Stored dataset entries:

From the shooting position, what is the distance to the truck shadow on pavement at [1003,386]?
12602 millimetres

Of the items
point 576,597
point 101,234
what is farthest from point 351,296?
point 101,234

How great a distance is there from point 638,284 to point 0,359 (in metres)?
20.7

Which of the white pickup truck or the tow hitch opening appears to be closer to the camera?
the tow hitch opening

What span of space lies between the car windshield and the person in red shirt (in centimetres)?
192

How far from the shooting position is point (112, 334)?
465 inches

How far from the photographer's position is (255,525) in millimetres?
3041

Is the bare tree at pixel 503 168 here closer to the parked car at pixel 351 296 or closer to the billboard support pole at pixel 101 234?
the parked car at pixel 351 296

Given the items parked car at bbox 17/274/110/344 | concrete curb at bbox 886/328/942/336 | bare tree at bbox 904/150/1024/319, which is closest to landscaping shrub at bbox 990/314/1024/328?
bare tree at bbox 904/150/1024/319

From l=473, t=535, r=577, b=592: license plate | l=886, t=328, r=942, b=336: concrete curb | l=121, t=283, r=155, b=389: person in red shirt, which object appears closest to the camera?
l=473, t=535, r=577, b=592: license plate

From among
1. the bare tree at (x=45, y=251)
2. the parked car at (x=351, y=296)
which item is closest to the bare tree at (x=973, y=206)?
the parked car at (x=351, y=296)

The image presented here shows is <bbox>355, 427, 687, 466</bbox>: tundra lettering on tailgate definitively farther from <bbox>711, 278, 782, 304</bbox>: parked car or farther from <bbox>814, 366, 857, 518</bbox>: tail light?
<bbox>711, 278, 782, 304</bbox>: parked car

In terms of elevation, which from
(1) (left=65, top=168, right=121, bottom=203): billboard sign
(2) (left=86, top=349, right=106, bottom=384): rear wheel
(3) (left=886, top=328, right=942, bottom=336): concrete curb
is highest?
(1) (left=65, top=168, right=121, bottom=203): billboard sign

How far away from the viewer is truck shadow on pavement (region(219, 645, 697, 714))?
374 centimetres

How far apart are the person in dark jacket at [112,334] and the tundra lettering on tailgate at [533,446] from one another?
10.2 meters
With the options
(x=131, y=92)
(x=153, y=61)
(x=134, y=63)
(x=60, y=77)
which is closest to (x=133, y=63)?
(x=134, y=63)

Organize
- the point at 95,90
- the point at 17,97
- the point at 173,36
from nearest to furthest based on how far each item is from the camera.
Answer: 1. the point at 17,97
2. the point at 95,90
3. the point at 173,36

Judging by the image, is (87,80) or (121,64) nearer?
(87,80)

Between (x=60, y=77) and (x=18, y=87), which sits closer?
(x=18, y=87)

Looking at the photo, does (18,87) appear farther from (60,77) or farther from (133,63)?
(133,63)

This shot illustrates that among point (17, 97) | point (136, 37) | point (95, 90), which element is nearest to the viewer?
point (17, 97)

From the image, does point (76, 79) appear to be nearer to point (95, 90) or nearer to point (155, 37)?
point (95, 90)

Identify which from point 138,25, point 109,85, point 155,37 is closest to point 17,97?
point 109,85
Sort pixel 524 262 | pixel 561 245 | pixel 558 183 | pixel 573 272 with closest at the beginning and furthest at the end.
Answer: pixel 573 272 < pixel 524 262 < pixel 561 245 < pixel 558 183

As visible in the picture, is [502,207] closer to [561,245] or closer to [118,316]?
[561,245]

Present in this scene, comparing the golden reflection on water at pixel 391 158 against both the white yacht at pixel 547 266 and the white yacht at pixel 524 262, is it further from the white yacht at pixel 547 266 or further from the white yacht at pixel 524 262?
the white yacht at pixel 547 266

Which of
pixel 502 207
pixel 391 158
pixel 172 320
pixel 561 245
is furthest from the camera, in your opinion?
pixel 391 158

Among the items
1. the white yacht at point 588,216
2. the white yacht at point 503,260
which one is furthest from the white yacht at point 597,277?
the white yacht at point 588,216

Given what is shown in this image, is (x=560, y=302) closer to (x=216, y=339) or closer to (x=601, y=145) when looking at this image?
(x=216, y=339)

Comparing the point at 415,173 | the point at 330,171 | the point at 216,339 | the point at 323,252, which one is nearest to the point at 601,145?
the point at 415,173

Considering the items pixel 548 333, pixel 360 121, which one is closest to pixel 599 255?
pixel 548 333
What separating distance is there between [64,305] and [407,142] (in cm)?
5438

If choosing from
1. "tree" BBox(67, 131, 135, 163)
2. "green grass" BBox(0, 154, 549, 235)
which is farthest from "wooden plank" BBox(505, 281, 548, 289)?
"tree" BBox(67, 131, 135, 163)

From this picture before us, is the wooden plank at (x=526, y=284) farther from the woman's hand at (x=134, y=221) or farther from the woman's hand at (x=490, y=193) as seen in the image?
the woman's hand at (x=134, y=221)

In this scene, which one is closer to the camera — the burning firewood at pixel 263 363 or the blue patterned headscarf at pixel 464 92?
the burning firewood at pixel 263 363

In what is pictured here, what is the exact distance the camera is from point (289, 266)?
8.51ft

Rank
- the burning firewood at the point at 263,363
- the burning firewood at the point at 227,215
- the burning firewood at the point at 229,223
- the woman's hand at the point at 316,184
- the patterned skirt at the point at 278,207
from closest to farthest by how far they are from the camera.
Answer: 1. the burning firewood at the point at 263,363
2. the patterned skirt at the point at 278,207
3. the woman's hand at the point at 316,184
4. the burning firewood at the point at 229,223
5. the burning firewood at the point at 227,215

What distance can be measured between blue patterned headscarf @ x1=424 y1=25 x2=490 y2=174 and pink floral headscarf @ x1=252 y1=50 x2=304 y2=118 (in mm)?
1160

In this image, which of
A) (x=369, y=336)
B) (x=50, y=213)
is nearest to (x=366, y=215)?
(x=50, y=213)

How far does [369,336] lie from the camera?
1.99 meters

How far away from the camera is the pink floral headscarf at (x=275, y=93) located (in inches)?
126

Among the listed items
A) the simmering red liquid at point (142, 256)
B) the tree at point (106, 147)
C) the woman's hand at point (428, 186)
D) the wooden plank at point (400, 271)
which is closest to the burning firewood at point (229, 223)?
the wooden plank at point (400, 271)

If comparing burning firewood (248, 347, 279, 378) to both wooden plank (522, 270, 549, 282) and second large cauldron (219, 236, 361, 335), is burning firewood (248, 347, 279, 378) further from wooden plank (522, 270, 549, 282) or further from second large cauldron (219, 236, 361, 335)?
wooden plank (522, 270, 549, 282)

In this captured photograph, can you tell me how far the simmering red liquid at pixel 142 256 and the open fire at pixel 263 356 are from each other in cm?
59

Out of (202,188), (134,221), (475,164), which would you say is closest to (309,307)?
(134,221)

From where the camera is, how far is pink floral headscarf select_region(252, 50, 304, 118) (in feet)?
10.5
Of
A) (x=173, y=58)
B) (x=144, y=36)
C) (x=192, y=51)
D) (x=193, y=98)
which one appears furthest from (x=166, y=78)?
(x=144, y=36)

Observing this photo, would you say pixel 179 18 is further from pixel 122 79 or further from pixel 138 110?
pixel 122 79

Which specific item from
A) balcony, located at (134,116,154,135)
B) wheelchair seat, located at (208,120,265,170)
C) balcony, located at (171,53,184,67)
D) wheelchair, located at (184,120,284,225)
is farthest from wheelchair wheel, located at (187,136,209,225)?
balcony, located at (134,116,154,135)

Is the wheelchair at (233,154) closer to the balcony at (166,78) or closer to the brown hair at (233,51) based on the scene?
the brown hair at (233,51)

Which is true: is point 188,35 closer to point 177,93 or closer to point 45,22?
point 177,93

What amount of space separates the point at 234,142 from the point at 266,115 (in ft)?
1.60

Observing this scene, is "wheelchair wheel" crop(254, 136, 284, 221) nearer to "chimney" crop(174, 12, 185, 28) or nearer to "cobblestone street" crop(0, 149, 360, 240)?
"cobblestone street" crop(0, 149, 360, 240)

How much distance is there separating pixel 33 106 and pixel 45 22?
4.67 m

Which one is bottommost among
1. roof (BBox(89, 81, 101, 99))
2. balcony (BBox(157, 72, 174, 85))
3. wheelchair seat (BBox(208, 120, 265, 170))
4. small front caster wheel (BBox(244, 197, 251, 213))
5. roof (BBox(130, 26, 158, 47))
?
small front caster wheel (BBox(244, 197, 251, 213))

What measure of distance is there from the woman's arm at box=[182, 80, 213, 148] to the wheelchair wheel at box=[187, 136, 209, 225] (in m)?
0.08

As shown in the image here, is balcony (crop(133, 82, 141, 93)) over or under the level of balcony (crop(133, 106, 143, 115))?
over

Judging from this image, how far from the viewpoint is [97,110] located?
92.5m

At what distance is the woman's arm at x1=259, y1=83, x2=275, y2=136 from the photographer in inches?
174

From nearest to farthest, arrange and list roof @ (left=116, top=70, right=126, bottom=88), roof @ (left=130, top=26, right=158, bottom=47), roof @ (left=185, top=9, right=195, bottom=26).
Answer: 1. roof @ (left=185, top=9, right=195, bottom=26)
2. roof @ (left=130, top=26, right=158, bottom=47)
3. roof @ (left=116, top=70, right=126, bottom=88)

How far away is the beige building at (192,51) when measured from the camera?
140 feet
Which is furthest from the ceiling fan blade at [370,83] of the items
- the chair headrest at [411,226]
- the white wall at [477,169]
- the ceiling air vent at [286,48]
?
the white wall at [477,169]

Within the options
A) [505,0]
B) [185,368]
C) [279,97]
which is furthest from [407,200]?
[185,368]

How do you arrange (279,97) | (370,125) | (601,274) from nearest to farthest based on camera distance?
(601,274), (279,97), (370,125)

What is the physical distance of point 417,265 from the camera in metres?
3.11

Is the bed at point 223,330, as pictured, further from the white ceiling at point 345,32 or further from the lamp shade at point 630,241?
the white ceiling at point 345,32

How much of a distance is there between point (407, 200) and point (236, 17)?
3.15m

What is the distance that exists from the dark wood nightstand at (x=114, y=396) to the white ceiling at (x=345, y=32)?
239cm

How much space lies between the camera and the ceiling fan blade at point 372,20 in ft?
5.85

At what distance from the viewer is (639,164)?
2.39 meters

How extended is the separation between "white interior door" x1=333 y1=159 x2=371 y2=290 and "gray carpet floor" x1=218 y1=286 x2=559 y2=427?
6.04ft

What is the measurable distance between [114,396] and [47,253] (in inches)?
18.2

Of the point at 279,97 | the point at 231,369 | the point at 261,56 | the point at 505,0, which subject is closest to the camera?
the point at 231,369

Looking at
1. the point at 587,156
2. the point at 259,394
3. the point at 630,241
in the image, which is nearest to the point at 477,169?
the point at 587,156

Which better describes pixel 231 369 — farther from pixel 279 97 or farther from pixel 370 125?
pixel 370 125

**Written exercise:**
Please repeat the lines of the listing starting with the line that contains "Looking at the" and going on through the line that contains "Answer: pixel 573", both included, and nothing else.

**Solution below:**
Looking at the photo, does (18,87) appear farther from (60,77) or farther from (133,63)?
(133,63)

This shot illustrates that among point (17, 97) | point (136, 37) | point (95, 90), which element is nearest to the viewer?
point (17, 97)

From the image, does point (76, 79) appear to be nearer to point (95, 90) or nearer to point (155, 37)?
point (95, 90)

Identify which from point 138,25, point 109,85, point 155,37 is closest to point 17,97?
point 109,85
Sort pixel 524 262 | pixel 561 245 | pixel 558 183 | pixel 573 272 with closest at the beginning and furthest at the end.
Answer: pixel 573 272 < pixel 524 262 < pixel 561 245 < pixel 558 183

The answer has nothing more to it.